### GIVEN TASK 1
Can you output the passage of the essay on Ragnheidur Jónsdóttir's graphic art starting at "One indication of" and ending at "as a message.", word for word?

### DOCUMENT PASSAGE
◆ ◆ ◆ ◆ ◆ ◆ ◆

Ragnheidur Jónsdóttir
2002
Personal symbols and social issues: Graphic Artist Ragnheidur Jónsdóttir

by Adalsteinn Ingólfsson

In the last ten years or so, Icelandic graphic art has come of age. For over half a century the other arts, chiefly painting and sculpture, dominated the Icelandic art scene, but through foreign exhibitions of high-quality graphic art and the emergence of a new breed of graphic artists trained abroad an atmosphere of intense activity has been created and the public has responded eagerly.

One indication of the new status of Icelandic graphic arts is the number of awards our artists are now collecting at international graphics exhibitions all over the world - such as in Yugoslavia, France, South-America and Poland. One of the most active participants in these international venues, and a winner of important prizes for her graphics, is Ragnheidur Jónsdóttir. Her progress is all the more remarkable when we consider that she is an active mother of five and, moreover, only started working seriously in graphics art at the end of the sixties. She is also unusually aware of social issues and is unafraid of commenting on them in her graphics, without compromising her feeling for the formal necessities of a work of art - i.e. by realizing that a picture has to be effective as a composition before it can function as a message.

Bursting with Energy

Like so many others before her, Ragnheidur creates a set of personal symbols, which unmistakably refer to immediate social issues, like the condition of women in modern society or the state’s interference with the natural course of the arts, but at the same time these symbols are potent enough to suggest a wider significance - the role of women through the ages, the wold over, and the attempts of every state from time immermorial to use the arts for its own ends. Behind all of Ragnheidur’s graphics, there is a constant preoccupation with the freedom of the individual, especially the creative artist. In her early work, this is expressed in a near-abstract manner by the combination of hard, geometric shapes and softer forms which often suggest human limbs, and invariably these ‘living’ shapes seem to be contained in some way by the rigid geometry packed, sealed, delivered : unfree. This preoccupation becomes more noticeable the further we come into the seventies, and so do Ragnheidur’s technical advances. The soft ‘living’ forms take on more recognizable shapes : pillows are tied to steel bars, flowers are juxtaposed with brutal, block-like structures that suggest modern prisons, and then the flower-shapes are again abstracted to form huge, almost palpitating symbols, bursting with energy and eroticism, looming over an earth crawling with lesser life. The One against the Masses.

◆ ◆ ◆ ◆ ◆ ◆ ◆

### Saved data entries
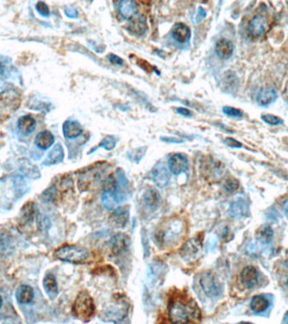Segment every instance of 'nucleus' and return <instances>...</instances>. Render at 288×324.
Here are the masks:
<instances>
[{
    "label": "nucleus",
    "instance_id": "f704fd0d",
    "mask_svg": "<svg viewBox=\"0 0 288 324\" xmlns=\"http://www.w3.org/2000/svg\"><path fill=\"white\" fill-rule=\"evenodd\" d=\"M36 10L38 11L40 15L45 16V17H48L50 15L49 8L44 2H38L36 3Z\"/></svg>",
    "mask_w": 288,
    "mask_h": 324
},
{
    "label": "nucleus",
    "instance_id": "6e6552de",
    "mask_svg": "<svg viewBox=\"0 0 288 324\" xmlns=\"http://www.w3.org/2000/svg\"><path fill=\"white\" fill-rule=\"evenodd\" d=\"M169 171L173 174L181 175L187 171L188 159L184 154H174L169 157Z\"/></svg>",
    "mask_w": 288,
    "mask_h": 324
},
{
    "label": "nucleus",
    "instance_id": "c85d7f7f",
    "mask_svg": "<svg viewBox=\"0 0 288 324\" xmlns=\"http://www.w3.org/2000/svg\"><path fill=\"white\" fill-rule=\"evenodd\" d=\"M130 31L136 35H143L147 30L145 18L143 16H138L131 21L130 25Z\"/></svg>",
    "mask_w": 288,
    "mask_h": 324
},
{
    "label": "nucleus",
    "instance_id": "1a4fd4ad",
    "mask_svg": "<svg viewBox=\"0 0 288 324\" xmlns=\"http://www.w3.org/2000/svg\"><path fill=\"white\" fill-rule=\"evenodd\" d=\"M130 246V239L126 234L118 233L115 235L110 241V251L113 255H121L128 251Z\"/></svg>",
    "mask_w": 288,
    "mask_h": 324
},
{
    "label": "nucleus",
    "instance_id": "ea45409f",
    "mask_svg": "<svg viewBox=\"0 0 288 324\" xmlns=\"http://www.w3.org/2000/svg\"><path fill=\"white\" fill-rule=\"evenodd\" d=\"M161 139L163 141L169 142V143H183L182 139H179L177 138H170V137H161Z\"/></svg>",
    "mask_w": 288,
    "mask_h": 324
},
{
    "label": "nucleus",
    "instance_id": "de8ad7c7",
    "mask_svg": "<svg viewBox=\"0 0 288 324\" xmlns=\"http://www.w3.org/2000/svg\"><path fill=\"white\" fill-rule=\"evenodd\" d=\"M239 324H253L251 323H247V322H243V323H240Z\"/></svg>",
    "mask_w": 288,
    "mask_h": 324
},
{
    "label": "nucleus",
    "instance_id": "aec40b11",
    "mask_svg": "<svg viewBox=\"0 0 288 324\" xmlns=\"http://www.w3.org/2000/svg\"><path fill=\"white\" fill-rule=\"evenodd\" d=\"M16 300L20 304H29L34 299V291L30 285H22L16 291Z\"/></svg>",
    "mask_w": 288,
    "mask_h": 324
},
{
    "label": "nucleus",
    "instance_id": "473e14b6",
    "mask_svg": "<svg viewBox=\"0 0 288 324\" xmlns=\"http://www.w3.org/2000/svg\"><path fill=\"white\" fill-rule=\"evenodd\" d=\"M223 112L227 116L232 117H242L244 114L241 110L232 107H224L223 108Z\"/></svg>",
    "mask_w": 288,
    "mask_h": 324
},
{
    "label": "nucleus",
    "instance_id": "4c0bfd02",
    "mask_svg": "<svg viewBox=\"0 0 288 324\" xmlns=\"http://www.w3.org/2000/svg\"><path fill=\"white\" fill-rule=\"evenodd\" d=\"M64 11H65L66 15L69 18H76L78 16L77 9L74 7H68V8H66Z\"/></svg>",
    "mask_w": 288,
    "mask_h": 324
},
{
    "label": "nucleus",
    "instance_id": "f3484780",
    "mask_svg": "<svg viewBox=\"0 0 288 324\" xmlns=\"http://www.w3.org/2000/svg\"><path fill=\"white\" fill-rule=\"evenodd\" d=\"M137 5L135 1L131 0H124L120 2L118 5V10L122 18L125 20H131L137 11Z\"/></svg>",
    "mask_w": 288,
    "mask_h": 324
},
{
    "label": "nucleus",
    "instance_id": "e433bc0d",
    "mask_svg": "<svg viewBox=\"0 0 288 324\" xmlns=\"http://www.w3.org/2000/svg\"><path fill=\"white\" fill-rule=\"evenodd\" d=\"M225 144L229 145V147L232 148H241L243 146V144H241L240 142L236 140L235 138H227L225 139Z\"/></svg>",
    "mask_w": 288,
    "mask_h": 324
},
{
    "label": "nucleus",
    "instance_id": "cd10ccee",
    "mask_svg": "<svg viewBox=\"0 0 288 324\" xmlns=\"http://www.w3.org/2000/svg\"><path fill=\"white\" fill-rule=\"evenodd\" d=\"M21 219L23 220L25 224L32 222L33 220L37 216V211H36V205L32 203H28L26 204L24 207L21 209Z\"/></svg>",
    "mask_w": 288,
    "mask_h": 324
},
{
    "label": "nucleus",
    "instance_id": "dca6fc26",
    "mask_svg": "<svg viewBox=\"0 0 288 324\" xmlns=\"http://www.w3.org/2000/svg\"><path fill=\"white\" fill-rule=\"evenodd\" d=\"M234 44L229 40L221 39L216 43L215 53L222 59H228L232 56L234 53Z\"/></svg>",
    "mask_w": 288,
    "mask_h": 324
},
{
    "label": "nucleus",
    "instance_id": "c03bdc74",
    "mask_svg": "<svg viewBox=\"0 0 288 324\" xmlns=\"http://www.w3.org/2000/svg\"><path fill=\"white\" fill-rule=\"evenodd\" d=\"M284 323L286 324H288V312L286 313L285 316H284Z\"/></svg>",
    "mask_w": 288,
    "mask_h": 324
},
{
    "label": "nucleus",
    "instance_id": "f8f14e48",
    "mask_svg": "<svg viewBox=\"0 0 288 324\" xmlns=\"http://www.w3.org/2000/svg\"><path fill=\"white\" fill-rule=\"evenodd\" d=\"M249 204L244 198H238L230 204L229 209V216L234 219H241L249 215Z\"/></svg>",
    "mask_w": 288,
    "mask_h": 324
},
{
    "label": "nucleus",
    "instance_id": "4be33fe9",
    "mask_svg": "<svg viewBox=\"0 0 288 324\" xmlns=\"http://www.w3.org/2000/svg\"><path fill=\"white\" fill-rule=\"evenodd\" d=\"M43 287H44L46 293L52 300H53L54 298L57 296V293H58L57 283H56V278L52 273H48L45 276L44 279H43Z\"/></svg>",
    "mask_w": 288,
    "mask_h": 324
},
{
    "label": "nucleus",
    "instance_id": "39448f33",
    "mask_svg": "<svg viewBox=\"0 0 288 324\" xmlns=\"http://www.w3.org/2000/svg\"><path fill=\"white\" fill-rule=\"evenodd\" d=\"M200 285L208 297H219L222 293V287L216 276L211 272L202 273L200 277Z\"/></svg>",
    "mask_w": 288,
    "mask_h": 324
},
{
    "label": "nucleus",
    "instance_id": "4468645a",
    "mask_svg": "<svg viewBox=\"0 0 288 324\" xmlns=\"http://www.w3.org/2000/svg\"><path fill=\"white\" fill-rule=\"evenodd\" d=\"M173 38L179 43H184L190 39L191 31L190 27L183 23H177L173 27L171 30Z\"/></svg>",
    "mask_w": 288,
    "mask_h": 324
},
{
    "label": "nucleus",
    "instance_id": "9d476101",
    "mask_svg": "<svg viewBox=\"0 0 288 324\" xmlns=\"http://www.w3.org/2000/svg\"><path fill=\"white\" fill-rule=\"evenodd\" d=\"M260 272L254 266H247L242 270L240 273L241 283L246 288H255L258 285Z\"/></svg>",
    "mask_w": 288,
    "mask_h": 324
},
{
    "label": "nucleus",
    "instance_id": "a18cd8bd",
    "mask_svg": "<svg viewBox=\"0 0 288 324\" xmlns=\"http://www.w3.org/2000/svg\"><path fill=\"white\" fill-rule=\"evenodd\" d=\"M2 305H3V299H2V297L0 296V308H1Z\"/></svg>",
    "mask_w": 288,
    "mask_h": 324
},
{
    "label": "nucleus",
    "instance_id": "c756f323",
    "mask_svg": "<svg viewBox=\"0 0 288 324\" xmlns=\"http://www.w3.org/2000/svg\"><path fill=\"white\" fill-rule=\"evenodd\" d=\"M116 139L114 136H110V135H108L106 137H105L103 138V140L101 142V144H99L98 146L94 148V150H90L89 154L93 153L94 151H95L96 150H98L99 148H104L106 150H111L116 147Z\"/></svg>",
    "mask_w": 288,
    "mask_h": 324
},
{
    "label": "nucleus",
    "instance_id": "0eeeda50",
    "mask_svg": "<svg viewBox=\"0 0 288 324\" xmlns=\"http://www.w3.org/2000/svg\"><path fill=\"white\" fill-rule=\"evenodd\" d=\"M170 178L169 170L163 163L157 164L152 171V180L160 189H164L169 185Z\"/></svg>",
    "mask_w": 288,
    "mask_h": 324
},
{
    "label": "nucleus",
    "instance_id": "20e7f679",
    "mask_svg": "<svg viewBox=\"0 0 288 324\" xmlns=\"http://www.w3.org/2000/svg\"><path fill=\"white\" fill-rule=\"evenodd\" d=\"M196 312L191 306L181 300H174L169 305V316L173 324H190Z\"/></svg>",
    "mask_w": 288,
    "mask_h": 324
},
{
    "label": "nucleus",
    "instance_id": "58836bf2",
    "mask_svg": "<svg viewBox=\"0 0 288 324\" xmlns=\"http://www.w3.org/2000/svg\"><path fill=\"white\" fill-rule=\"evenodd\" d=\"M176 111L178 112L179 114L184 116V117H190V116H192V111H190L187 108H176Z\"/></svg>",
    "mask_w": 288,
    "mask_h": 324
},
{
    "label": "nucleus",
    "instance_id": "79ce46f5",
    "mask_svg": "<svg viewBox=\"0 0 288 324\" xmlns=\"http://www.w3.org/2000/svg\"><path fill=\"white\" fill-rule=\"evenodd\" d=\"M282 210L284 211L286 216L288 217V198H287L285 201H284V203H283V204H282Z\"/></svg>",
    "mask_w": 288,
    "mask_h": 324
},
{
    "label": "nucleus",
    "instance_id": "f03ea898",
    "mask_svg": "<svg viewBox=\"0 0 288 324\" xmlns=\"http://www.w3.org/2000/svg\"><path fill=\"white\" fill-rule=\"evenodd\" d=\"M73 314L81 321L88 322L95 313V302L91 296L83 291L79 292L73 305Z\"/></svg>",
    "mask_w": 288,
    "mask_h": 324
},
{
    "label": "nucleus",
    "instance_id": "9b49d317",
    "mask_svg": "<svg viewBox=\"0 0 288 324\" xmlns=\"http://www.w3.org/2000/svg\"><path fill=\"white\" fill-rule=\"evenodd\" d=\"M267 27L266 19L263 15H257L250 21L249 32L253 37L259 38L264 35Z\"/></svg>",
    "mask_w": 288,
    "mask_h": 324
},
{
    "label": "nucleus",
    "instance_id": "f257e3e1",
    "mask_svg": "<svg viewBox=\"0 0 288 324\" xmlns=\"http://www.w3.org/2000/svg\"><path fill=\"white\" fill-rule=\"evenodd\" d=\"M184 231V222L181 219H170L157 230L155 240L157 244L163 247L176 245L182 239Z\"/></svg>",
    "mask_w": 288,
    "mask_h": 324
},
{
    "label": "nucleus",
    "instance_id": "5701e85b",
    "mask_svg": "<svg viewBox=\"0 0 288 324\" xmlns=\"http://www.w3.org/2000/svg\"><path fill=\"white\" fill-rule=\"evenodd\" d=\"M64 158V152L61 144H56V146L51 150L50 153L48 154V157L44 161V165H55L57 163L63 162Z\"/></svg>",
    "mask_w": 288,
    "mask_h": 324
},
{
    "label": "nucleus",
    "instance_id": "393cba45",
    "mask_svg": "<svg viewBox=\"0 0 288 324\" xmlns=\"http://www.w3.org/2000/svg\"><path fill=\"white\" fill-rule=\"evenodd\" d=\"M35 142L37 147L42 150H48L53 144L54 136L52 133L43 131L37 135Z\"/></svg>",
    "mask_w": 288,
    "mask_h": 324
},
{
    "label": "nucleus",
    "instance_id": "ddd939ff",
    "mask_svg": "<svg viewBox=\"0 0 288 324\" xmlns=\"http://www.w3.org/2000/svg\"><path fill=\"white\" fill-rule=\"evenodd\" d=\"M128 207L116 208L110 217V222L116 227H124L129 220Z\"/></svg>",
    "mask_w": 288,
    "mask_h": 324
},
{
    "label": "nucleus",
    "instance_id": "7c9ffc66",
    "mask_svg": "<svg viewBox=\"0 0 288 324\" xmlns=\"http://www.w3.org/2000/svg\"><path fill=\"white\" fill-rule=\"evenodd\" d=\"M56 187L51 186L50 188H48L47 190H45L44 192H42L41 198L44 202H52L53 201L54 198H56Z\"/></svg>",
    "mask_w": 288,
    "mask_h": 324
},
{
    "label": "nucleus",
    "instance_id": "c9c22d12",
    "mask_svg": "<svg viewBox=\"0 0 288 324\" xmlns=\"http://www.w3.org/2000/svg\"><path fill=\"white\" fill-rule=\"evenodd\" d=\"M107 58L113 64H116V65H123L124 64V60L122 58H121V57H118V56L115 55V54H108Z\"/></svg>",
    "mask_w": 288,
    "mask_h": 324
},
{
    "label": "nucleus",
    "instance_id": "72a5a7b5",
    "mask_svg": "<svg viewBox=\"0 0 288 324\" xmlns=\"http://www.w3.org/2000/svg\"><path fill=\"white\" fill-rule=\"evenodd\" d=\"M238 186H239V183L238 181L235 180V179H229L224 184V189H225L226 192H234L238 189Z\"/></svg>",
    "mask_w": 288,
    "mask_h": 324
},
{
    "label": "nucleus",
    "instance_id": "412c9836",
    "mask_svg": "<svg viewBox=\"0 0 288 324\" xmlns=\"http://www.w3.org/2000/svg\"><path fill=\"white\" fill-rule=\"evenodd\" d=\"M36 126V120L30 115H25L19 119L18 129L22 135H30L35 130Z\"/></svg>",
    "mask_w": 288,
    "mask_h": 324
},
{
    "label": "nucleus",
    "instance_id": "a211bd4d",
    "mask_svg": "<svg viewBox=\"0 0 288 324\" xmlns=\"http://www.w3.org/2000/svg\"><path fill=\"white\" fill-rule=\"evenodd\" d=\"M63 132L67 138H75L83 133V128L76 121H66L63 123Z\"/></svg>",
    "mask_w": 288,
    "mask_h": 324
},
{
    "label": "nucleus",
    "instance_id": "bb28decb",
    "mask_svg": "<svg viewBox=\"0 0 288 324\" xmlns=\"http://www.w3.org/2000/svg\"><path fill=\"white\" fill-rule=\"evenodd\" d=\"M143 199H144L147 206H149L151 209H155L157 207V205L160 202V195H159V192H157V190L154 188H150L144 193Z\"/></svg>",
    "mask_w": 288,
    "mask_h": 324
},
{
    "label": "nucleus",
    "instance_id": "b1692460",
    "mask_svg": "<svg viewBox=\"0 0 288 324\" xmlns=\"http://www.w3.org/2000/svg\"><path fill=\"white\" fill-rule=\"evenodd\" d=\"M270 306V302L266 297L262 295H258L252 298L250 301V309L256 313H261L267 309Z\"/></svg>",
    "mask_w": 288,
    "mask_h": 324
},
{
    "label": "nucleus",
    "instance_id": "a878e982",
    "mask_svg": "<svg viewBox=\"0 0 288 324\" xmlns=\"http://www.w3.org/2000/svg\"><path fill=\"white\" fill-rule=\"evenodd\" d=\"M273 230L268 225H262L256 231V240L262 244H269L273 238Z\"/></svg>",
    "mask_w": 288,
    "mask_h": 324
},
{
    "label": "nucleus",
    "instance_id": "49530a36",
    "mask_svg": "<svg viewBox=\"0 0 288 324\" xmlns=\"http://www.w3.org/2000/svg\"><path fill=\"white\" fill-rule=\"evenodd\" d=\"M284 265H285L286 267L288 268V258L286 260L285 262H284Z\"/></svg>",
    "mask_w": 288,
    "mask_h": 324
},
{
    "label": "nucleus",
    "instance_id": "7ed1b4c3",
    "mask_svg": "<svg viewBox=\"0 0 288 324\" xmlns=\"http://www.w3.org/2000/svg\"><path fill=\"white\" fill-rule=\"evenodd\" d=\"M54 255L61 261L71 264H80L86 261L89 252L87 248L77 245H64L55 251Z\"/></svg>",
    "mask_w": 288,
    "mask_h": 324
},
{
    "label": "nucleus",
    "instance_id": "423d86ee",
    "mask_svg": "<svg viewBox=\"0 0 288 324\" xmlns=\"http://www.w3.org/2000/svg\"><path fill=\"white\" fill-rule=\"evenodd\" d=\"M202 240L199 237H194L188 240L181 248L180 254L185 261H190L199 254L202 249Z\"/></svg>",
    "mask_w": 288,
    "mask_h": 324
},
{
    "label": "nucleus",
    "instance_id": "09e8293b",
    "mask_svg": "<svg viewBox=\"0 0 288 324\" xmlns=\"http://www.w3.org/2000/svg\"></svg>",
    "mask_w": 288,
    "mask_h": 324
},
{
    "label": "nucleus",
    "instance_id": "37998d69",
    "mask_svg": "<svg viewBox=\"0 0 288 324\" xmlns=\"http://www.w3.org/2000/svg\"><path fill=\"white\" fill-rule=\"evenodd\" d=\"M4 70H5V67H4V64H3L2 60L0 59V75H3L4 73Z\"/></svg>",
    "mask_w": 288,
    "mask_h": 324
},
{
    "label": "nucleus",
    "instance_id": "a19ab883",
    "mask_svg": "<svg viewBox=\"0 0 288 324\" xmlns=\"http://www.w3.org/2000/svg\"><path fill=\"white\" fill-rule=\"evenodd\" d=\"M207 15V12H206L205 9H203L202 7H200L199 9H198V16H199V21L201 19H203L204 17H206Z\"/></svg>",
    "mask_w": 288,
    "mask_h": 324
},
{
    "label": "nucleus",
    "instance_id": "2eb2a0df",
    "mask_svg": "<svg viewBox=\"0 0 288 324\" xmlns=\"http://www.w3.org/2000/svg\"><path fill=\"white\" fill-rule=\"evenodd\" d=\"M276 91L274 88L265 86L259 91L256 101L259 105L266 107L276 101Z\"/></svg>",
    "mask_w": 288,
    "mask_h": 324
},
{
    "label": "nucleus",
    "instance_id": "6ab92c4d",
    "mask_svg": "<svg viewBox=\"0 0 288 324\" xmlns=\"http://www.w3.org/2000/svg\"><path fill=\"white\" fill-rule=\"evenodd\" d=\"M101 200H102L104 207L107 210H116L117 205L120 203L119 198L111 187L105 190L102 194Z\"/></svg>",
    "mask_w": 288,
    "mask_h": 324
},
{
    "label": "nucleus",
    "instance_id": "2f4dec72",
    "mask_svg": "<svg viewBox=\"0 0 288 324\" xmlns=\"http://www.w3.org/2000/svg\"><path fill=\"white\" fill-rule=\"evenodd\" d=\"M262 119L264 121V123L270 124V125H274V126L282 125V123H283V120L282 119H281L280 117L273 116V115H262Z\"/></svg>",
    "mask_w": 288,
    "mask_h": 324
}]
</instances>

◆ ◆ ◆ ◆ ◆ ◆ ◆

### GIVEN TASK 2
Will you return the lines of the listing verbatim, starting at the very beginning of the listing and ending at the line that contains "171L173 174L181 175L187", with both ends included and the pictures left out?

### WRITTEN ANSWER 1
One indication of the new status of Icelandic graphic arts is the number of awards our artists are now collecting at international graphics exhibitions all over the world - such as in Yugoslavia, France, South-America and Poland. One of the most active participants in these international venues, and a winner of important prizes for her graphics, is Ragnheidur Jónsdóttir. Her progress is all the more remarkable when we consider that she is an active mother of five and, moreover, only started working seriously in graphics art at the end of the sixties. She is also unusually aware of social issues and is unafraid of commenting on them in her graphics, without compromising her feeling for the formal necessities of a work of art - i.e. by realizing that a picture has to be effective as a composition before it can function as a message.

### WRITTEN ANSWER 2
Segment every instance of 'nucleus' and return <instances>...</instances>. Render at 288×324.
Here are the masks:
<instances>
[{
    "label": "nucleus",
    "instance_id": "f704fd0d",
    "mask_svg": "<svg viewBox=\"0 0 288 324\" xmlns=\"http://www.w3.org/2000/svg\"><path fill=\"white\" fill-rule=\"evenodd\" d=\"M36 10L38 11L40 15L45 16V17H48L50 15L49 8L44 2H38L36 3Z\"/></svg>",
    "mask_w": 288,
    "mask_h": 324
},
{
    "label": "nucleus",
    "instance_id": "6e6552de",
    "mask_svg": "<svg viewBox=\"0 0 288 324\" xmlns=\"http://www.w3.org/2000/svg\"><path fill=\"white\" fill-rule=\"evenodd\" d=\"M169 171L173 174L181 175L187 171L188 159L184 154H174L169 157Z\"/></svg>",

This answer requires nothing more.